Para a especialista em segurança pública, “temos o impacto cultural, pois os espaços que antes eram conhecidos por manifestações culturais podem ser esvaziados ou transformados em ‘áreas de risco’, afetando o patrimônio imaterial da cidade”. A Lagoa do Abaeté encaixa-se perfeitamente neste contexto. Nos tempos áureos, quando turistas chegavam ao bairro de Itapuã para ver as águas escuras cantadas por Dorival Cammy, isso há quase 20 anos, o local estava no roteiro das agências de viagens, mas o descaso, aliado a expansão das facções, deixaram só as lembranças, pois a debandada dos turistas e os registros de crime estigmatizaram a lagoa, prejudicando as vendas. “Os bares andavam lotados. Cheguei a empregar 20 garçons, mas tive que fechar”, explica o aposentado Álvaro Santana.

Liderança do BDM morrem em confronto com a PM em Castelo Branco por Redes sociais

Posicionamento

Ainda segundo a professora de Direito Penal e Processual e de Movimentos Sociais da Universidade Estado da Bahia (Uneb), Márcia Margarida Martins, o problema “exige polícia, políticas sociais e revitalização urbana. “Só a repressão não resolve; é preciso ocupar os espaços com cultura, economia e comunidade ativa, para que a presença das facções perca força e os turistas se sintam seguros”, declara.
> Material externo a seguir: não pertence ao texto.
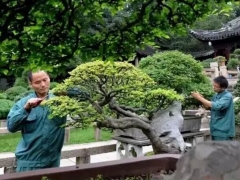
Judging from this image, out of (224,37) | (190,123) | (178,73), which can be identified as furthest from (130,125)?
(224,37)

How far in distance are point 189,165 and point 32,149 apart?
1.18m

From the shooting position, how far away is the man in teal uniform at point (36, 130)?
1991mm

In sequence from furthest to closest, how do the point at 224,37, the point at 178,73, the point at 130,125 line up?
the point at 224,37
the point at 178,73
the point at 130,125

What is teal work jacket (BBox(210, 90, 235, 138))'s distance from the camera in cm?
317

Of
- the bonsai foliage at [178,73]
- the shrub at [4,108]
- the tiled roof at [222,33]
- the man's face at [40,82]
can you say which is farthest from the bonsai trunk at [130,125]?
the tiled roof at [222,33]

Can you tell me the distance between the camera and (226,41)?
16.0 metres

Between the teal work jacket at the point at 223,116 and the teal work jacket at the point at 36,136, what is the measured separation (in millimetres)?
1620

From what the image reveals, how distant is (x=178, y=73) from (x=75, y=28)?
2.31m

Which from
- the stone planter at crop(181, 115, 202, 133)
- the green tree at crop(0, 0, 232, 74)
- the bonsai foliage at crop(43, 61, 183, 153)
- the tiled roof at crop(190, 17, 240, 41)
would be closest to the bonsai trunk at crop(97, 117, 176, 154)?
the bonsai foliage at crop(43, 61, 183, 153)

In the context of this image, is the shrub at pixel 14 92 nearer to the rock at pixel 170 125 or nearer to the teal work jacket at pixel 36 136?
the rock at pixel 170 125

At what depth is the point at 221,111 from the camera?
3246 millimetres

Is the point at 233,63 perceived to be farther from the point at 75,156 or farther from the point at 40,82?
the point at 40,82

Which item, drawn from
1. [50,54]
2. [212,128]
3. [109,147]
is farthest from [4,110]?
[50,54]

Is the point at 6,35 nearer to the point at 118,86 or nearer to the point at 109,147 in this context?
the point at 118,86
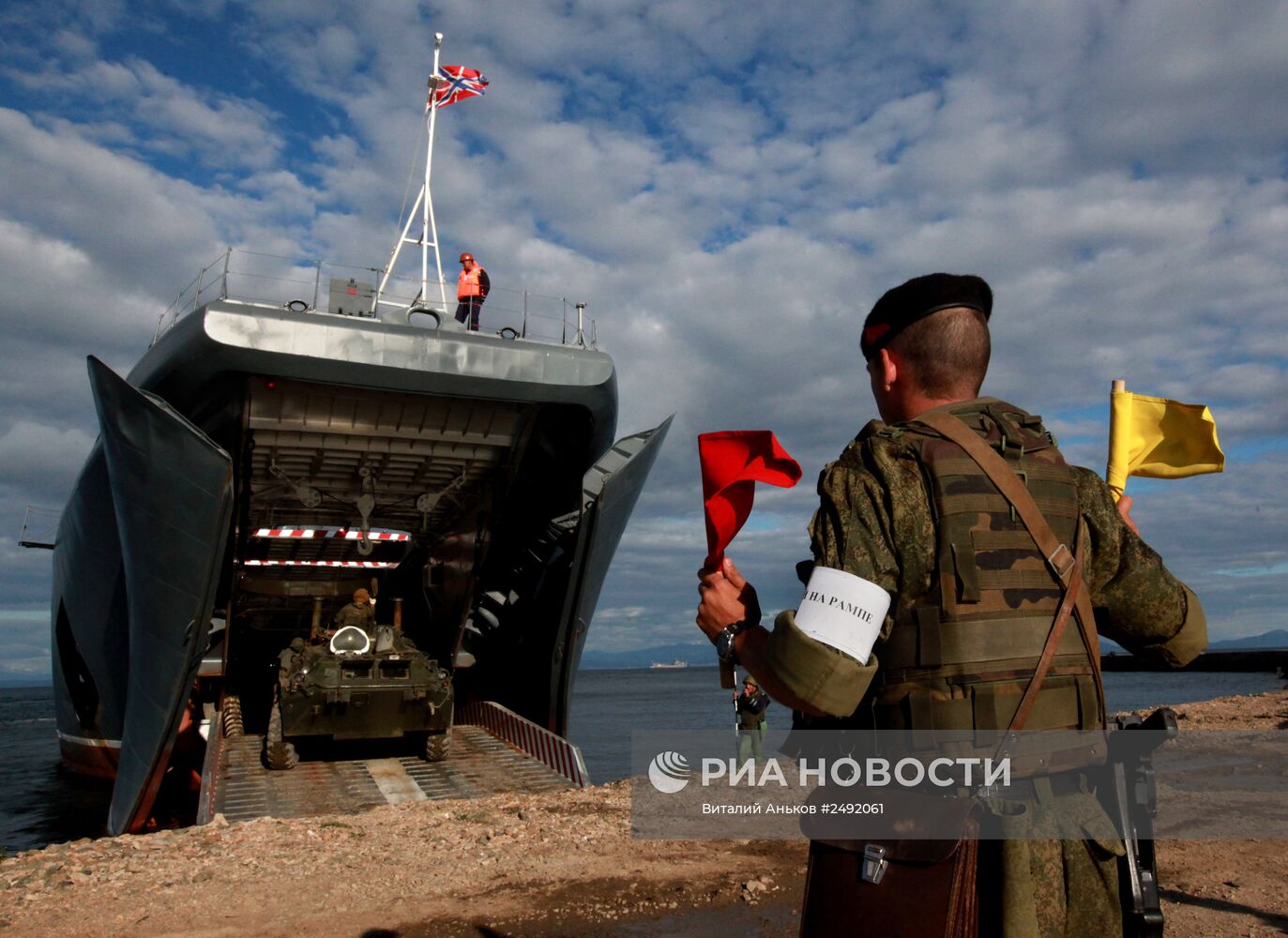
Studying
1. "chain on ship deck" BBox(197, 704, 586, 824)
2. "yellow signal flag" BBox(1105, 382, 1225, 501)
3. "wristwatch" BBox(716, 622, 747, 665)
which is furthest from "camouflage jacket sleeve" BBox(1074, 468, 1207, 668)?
"chain on ship deck" BBox(197, 704, 586, 824)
O CORREIO pediu um posicionamento à Secretaria do Turismo do Estado da Bahia (SETUR). A pasta informou que o secretário estava em uma agenda no interior "e, geralmente, não comenta questões de segurança, que ficam com a Secretaria de Segurança Pública (SSP)". A reportagem pediu procurou a SSP, Polícia Civil (PC) e Polícia Militar (PM). Até o momento, não há respostas.